• _Work to be completed_
When the line containing "common name: stump-tailed macaque" is reached, include it and end there; set down verbatim every line before it, starting at the top of the records.
----
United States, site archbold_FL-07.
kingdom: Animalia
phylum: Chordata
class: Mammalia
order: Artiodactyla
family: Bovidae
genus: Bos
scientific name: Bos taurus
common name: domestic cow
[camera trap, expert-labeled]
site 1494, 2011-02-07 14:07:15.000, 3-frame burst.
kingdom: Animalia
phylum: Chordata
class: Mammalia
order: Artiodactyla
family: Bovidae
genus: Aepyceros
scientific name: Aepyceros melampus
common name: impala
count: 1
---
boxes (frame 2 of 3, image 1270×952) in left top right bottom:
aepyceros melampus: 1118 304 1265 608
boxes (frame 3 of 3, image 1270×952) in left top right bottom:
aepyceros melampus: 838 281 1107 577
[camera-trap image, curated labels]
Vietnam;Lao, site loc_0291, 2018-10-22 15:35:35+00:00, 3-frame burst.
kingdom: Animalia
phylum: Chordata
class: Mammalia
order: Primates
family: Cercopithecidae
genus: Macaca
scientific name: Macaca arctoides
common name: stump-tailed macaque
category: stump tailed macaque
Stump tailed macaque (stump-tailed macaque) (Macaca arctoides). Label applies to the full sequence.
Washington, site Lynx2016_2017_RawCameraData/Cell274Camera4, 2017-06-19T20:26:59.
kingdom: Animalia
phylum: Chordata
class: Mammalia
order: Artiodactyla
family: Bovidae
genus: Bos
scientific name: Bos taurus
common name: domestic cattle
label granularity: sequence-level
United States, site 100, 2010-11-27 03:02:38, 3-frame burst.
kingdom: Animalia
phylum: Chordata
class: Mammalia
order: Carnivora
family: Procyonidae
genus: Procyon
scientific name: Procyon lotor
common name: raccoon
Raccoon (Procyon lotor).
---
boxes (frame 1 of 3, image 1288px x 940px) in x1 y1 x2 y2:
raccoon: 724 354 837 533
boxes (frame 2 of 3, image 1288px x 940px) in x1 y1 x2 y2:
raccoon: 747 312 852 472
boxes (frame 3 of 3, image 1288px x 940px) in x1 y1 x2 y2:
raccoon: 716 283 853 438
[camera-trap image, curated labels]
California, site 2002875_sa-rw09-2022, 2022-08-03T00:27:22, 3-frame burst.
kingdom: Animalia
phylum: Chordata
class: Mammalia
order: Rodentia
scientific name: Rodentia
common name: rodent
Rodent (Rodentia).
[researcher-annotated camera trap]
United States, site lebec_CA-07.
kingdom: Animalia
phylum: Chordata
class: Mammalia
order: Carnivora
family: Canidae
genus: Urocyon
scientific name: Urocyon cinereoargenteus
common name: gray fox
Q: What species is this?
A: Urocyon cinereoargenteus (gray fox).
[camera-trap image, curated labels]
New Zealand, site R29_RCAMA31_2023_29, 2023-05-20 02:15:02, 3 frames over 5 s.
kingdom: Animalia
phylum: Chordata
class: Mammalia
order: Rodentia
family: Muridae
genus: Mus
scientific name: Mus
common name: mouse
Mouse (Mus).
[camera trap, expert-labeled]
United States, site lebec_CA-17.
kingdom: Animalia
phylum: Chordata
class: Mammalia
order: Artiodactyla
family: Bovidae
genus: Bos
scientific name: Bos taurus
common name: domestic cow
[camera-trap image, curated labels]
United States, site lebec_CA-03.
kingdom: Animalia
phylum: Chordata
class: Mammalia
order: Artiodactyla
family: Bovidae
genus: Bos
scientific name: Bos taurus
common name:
----
• _Task solution_
United States, site archbold_FL-07.
kingdom: Animalia
phylum: Chordata
class: Mammalia
order: Artiodactyla
family: Bovidae
genus: Bos
scientific name: Bos taurus
common name: domestic cow
[camera trap, expert-labeled]
site 1494, 2011-02-07 14:07:15.000, 3-frame burst.
kingdom: Animalia
phylum: Chordata
class: Mammalia
order: Artiodactyla
family: Bovidae
genus: Aepyceros
scientific name: Aepyceros melampus
common name: impala
count: 1
---
boxes (frame 2 of 3, image 1270×952) in left top right bottom:
aepyceros melampus: 1118 304 1265 608
boxes (frame 3 of 3, image 1270×952) in left top right bottom:
aepyceros melampus: 838 281 1107 577
[camera-trap image, curated labels]
Vietnam;Lao, site loc_0291, 2018-10-22 15:35:35+00:00, 3-frame burst.
kingdom: Animalia
phylum: Chordata
class: Mammalia
order: Primates
family: Cercopithecidae
genus: Macaca
scientific name: Macaca arctoides
common name: stump-tailed macaque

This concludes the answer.